• **ACTIVITY 1**
In the article on fuel cards, update the passage that begins at the words "Reports went viral" and stops after "liter without restrictions.", replacing "60 liters" with "50 liters".
• **ACTIVITY 2**
Decide whether each statement agrees with the article on fuel cards, answering yes or no and quoting the deciding words: (a) Selling gasoline with fuel cards began in 2007. (b) Iran produces 95 million liters of gasoline per day. (c) The Majlis approved the plan to raise fuel prices in April.

• **PROVIDED PASSAGE**
☆ ☆ ☆ ☆ ☆ ☆ ☆
EghtesadOnline: The plan to resume the use of fuel cards by car owners will come into effect in August with the aim of curbing fuel smuggling that has taken a turn for the worse over the past months.
As per a directive issued by the National Iranian Oil Products Distribution Company, car owners as of August 11 will be able to buy fuel at the pumps only if they have a fuel card, the news website Fararu reported.
Although it is said that the plan is unrelated to reviving an earlier gasoline rationing system, nor does it mean that fuel prices will increase, some experts including the economist Vahid Shaqaqi say the measure could ultimately result higher fuel prices next year (beginning March 2020).
Selling gasoline with fuel cards started in 2007 with the aim of curbing waste and excess consumption, adjusting prices and fighting fuel smuggling. It ended in 2015, according to Financial Tribune.
Reports went viral on the social media late April that from the beginning of May every car owner would be eligible for 60 liters of gasoline a month at the current subsidized price of 10,000 rials (7 cents) a liter. Extra fuel (free market) would be available for 25,000 rials (18 cents) per liter without restrictions.
At the time Oil Minister Bijan Namdar Zanganeh and the NIOPDC said fuel rationing is not on the agenda. But they did not also deny the rumored quota program, implying that it would be announced at a later date.
“According to informed sources, the Rouhani administration wanted to raise fuel prices in April. However, the Majlis rejected the move on the grounds that the government would not be able to control the consequent inflation. The legislature persuaded the government to abandon the plan,” Shaqaqi told Fararu.
“MPs then were of the opinion that the rise in gasoline prices could have implications far beyond the pumps and create a domino effect” negatively impacting all sectors and lead to higher inflation.
The mere prospect of higher gasoline prices usually triggers a hike in the price of goods and services, ranging from taxi fares, groceries and household appliances to healthcare and housing.
Purchasing power in Iran is already sinking due to galloping inflation and tanking of the rial since the spring of 2018.
Price Reforms Crucial
Shaqaqi opines that with the steep increase in foreign currency rates over the past year, higher energy rates are inevitable. “Further delaying energy price reforms will add to the country’s economic woes,” he warned, echoing the views of known economists and academia.
Data has it that Iran produces 110 million liters of gasoline per day and average daily fuel consumption is 95 million liters.
It is often reported that almost 15 million liters of fuel is smuggled everyday from Iran to the neighboring countries largely because of the huge gap in prices.
☆ ☆ ☆ ☆ ☆ ☆ ☆
• **DATA EXCERPT**

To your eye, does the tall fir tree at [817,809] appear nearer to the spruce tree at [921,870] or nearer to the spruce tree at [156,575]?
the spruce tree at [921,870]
☆ ☆ ☆ ☆ ☆ ☆ ☆
• **RESPONSE 1**
Reports went viral on the social media late April that from the beginning of May every car owner would be eligible for 50 liters of gasoline a month at the current subsidized price of 10,000 rials (7 cents) a liter. Extra fuel (free market) would be available for 25,000 rials (18 cents) per liter without restrictions.

• **RESPONSE 2**
(a) Yes: "Selling gasoline with fuel cards started in 2007"
(b) No: "Iran produces 110 million liters of gasoline per day"
(c) No: "the Majlis rejected the move"